What you need to do
Look through the entries and count each line that includes the string "frames". Reply with the number alone.

Dataset entries
::::
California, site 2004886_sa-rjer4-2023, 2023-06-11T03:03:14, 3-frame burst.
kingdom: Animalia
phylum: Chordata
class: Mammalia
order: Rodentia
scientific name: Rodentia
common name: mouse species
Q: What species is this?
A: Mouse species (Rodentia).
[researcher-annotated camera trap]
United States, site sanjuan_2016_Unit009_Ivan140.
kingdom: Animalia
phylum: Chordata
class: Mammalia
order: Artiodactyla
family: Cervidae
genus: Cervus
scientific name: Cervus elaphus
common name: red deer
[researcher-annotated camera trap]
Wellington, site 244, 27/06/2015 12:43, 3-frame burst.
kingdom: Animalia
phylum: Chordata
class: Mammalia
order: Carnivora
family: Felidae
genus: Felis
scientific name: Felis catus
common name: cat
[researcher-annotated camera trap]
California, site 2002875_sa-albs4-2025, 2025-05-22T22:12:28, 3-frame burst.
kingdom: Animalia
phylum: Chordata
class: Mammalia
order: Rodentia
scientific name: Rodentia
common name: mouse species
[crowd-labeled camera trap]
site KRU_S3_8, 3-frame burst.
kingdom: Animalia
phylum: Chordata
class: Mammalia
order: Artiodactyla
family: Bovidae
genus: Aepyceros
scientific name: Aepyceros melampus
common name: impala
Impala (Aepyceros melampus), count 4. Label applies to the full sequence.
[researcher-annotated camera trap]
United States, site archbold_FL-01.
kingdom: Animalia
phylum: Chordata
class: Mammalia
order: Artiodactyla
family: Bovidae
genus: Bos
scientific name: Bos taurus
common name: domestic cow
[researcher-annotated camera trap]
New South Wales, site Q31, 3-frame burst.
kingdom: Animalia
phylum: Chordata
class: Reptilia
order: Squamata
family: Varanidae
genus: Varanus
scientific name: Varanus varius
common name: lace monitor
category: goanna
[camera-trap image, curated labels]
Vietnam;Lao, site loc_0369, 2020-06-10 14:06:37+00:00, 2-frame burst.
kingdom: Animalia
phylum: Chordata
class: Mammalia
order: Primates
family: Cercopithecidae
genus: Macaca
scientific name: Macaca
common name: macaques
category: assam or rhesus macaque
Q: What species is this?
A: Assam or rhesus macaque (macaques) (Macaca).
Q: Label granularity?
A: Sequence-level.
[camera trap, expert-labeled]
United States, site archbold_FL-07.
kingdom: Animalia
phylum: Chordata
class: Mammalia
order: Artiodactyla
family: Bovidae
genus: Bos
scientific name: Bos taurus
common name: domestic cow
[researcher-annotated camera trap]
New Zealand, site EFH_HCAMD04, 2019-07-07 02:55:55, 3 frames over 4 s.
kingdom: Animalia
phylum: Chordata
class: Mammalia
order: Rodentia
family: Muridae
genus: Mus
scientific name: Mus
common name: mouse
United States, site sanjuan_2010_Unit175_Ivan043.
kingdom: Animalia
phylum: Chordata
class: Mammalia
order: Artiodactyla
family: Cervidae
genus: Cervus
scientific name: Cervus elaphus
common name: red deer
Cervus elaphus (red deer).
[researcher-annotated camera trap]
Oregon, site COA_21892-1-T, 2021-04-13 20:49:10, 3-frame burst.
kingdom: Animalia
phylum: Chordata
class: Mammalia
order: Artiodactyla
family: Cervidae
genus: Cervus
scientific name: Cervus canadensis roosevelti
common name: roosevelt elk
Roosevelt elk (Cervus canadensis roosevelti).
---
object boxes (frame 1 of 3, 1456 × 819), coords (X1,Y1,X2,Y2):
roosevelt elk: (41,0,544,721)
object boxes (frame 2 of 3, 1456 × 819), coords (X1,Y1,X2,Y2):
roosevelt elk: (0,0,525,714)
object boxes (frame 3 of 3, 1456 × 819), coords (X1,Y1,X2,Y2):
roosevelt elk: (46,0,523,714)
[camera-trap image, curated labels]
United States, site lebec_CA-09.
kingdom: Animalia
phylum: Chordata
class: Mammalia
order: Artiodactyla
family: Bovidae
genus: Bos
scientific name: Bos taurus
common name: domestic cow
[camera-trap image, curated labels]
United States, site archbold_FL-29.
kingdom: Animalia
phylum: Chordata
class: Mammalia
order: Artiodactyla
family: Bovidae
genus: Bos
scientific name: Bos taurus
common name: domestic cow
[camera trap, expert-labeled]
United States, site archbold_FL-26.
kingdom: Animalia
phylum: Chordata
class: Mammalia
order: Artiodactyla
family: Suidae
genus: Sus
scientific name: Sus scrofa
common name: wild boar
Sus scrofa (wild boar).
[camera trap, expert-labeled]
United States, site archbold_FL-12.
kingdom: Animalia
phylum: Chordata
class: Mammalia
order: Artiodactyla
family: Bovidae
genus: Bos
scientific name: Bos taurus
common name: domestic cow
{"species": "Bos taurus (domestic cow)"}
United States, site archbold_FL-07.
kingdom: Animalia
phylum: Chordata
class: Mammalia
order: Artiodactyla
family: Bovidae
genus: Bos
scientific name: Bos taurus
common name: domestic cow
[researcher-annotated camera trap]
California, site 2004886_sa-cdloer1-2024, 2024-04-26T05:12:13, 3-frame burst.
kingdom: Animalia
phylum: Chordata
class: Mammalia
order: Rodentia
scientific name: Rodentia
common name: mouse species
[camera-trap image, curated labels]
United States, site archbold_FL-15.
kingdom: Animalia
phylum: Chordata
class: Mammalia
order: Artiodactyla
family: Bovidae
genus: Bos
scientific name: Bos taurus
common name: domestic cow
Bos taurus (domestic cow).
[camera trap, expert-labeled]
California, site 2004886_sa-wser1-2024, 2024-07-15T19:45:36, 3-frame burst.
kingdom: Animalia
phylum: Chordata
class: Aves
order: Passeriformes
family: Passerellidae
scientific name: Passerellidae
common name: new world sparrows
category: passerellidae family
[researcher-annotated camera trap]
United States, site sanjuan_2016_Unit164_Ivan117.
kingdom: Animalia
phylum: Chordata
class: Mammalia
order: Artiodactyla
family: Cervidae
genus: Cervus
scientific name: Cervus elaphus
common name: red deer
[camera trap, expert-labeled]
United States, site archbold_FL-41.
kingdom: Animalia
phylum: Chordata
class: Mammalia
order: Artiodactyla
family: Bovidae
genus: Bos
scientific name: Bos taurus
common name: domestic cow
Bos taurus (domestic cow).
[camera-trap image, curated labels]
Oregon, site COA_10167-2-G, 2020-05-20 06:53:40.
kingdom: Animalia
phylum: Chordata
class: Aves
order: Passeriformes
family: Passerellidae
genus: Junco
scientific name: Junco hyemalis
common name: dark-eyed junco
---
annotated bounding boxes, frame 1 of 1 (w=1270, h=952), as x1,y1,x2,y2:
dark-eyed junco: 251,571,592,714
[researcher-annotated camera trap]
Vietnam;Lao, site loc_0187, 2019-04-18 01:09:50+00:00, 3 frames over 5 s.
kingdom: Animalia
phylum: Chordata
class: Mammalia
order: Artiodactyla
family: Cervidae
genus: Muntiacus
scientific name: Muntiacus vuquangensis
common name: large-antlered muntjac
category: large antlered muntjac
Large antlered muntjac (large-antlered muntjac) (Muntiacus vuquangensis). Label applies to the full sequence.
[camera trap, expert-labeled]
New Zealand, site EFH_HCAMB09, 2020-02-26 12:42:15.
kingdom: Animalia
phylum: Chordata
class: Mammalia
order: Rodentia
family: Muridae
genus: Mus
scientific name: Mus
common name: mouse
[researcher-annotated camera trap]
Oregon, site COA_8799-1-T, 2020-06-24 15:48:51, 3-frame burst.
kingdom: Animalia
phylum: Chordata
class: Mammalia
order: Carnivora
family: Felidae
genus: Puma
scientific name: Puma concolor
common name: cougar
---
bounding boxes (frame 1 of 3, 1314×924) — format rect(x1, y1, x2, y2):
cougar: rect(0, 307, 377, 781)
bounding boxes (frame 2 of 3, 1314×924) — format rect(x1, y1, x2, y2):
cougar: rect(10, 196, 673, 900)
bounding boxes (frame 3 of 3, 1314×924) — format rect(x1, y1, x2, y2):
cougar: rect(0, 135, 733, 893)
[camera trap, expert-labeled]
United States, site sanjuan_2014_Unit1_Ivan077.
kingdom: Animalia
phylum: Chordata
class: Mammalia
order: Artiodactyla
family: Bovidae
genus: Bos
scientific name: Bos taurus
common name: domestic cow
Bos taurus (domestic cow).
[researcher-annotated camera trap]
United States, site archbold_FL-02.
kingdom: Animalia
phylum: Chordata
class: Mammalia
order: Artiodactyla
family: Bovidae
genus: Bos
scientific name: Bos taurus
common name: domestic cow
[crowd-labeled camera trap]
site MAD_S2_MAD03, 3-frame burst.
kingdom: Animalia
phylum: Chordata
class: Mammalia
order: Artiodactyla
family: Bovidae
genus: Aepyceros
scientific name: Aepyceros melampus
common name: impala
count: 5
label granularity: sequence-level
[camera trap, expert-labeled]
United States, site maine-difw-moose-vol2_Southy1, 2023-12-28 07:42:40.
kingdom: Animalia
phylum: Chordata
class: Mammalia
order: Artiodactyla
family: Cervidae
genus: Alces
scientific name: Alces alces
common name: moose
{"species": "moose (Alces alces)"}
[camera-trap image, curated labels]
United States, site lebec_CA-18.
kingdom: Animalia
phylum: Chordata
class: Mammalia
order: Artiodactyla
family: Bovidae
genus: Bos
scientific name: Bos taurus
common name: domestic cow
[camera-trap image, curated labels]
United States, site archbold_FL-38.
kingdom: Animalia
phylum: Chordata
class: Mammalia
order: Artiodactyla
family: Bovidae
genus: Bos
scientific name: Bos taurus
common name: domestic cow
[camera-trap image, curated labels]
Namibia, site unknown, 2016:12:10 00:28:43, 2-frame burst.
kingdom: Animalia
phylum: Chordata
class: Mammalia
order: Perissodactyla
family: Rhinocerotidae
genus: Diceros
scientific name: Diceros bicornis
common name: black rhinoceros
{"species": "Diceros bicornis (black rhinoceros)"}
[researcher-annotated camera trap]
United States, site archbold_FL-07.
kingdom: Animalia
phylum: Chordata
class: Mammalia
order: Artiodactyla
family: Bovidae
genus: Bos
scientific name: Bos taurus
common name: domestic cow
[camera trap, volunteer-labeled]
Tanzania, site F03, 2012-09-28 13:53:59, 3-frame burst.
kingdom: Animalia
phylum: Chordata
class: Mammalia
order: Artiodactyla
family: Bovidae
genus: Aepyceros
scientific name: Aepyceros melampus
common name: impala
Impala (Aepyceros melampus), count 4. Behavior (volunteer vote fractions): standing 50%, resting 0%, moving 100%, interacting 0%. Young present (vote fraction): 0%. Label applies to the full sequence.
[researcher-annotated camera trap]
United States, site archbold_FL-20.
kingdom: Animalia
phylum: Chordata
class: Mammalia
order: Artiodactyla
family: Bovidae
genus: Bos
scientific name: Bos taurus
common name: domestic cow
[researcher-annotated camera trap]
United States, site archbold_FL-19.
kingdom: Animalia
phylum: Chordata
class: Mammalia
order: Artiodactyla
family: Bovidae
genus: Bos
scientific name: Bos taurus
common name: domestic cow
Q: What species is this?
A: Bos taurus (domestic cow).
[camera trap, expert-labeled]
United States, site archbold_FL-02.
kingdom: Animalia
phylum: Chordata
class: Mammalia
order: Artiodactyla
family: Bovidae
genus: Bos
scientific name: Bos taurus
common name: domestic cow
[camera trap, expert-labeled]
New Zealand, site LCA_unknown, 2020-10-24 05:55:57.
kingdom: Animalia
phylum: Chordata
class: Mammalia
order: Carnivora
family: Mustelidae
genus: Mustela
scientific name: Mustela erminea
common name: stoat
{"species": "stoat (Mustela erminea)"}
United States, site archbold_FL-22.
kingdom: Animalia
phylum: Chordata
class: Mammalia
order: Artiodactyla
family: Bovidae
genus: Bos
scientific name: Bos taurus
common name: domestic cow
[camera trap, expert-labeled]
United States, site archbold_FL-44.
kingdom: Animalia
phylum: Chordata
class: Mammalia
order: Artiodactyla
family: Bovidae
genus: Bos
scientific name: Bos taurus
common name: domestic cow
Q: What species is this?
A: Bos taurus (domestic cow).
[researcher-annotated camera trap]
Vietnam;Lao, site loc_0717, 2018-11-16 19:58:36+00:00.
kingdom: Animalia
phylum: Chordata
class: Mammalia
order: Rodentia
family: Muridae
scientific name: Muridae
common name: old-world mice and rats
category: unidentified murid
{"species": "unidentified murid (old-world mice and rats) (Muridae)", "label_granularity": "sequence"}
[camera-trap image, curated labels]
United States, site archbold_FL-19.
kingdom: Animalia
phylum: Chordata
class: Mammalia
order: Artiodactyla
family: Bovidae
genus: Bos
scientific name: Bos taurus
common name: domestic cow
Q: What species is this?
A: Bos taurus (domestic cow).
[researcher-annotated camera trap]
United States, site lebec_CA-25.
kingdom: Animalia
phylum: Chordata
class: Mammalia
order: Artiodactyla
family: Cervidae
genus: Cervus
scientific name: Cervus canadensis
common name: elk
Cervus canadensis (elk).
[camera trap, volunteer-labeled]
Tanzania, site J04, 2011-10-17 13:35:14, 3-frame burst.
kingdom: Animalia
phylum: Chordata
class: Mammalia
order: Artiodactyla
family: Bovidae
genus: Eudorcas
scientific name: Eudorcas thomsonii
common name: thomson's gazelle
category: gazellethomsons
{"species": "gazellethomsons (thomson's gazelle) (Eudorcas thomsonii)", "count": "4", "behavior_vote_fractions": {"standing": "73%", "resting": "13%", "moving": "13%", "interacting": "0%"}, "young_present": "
::::
Exercise answer
2